How to create RDD from Java in-memory data?

wallacemann
I would like to construct an RDD from data I already have in memory as POJO objects.  Is this possible?  For example, is it possible to create an RDD from Iterable<String>?

I'm running Spark from Java as a stand-alone application.  The JavaWordCount example runs fine.  In the example, the initial RDD is populated from a text file.  In my use case, I'm streaming data from a database, but even this is hidden behind an interface which is essentially Iterable<String>.

What I am doing is so basic that I must not understand something obvious.  Thanks for any suggestions.
Reply | Threaded
Open this post in threaded view
|

Re: How to create RDD from Java in-memory data?

wallacemann
I was right ... I was missing something obvious.  The answer to my question is to use JavaSparkContext.parallelize which works with List<T> or List<Tuple2<K,V>>.
Reply | Threaded
Open this post in threaded view
|

Re: How to create RDD from Java in-memory data?

Matei Zaharia
Administrator
Yeah, we could make it take Iterable too if that helped. What data structure did you have here?

Matei

On Mar 10, 2014, at 6:29 PM, wallacemann <[hidden email]> wrote:

> I was right ... I was missing something obvious.  The answer to my question
> is to use JavaSparkContext.parallelize which works with List<T> or
> List<Tuple2&lt;K,V>>.
>
>
>
> --
> View this message in context: http://apache-spark-user-list.1001560.n3.nabble.com/How-to-create-RDD-from-Java-in-memory-data-tp2486p2487.html
> Sent from the Apache Spark User List mailing list archive at Nabble.com.

Reply | Threaded
Open this post in threaded view
|

Re: How to create RDD from Java in-memory data?

wallacemann
The question would be whether or not Iterable would save memory.  

It's trivial for me to build a list out of my iterable.  If I understood the code correctly, Spark takes that List and converts it to an array, so I built an ArrayList out of the iterable in the hopes that Spark would use the underlying array structure natively in the RDD.  If that is the case, then no effort or memory has been wasted (at least for single node).  If (when) that is not the case, if the RDD throws away my array, then indeed it would be more efficient to pass Spark an iterable and let it build up whatever internal representation that it needs.

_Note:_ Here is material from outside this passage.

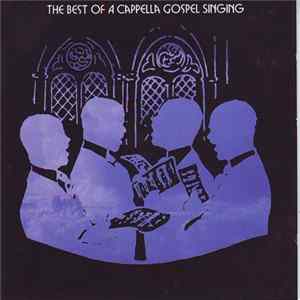 Various - The Best of A Cappella Gospel Singing flac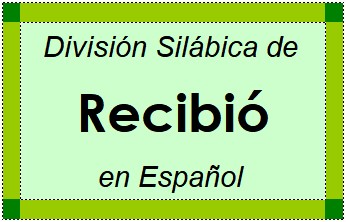 Divisão Silábica de Recibió em Espanhol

Our bigger picture is that we have a proprietary streaming system that streams rows of data (the "row" is a java data structure we have in the form of Iterable<ProprietaryRow>.  The Iterable<> may invoke other upstream Iterables which may invoke a streaming read from a database, file, etc.  So far we have been careful to avoid collecting the entire stream in memory unless absolutely necessary.  By experimenting with Spark and RDD, we are taking the leap of collecting the entire dataset in (potentially distributed) memory to see if it can help us parallelize and scale.
Reply | Threaded
Open this post in threaded view
|

Re: How to create RDD from Java in-memory data?

wallacemann
In reply to this post by Matei Zaharia
In a similar vein, it would be helpful to have an Iterable way to access the data inside an RDD.  The collect method takes everything in the RDD and puts in a list, but this blows up memory.  Since everything I want is already inside the RDD, it could be easy to iterate over the content without replicating the array.
Reply | Threaded
Open this post in threaded view
|

Re: How to create RDD from Java in-memory data?

Mark Hamstra
https://github.com/apache/incubator-spark/pull/421

Works pretty good, but really needs to be enhanced to work with AsyncRDDActions.

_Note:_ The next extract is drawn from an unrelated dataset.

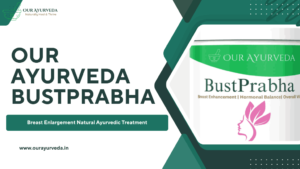 Breast Enlargement Natural Ayurvedic Treatment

On Tue, Mar 11, 2014 at 4:50 PM, wallacemann <[hidden email]> wrote:
In a similar vein, it would be helpful to have an Iterable way to access the
data inside an RDD.  The collect method takes everything in the RDD and puts
in a list, but this blows up memory.  Since everything I want is already
inside the RDD, it could be easy to iterate over the content without
replicating the array.




--
View this message in context: http://apache-spark-user-list.1001560.n3.nabble.com/How-to-create-RDD-from-Java-in-memory-data-tp2486p2568.html
Sent from the Apache Spark User List mailing list archive at Nabble.com.

Reply | Threaded
Open this post in threaded view
|

Re: How to create RDD from Java in-memory data?

wallacemann
Ah!  Thank you.  That'll work for now.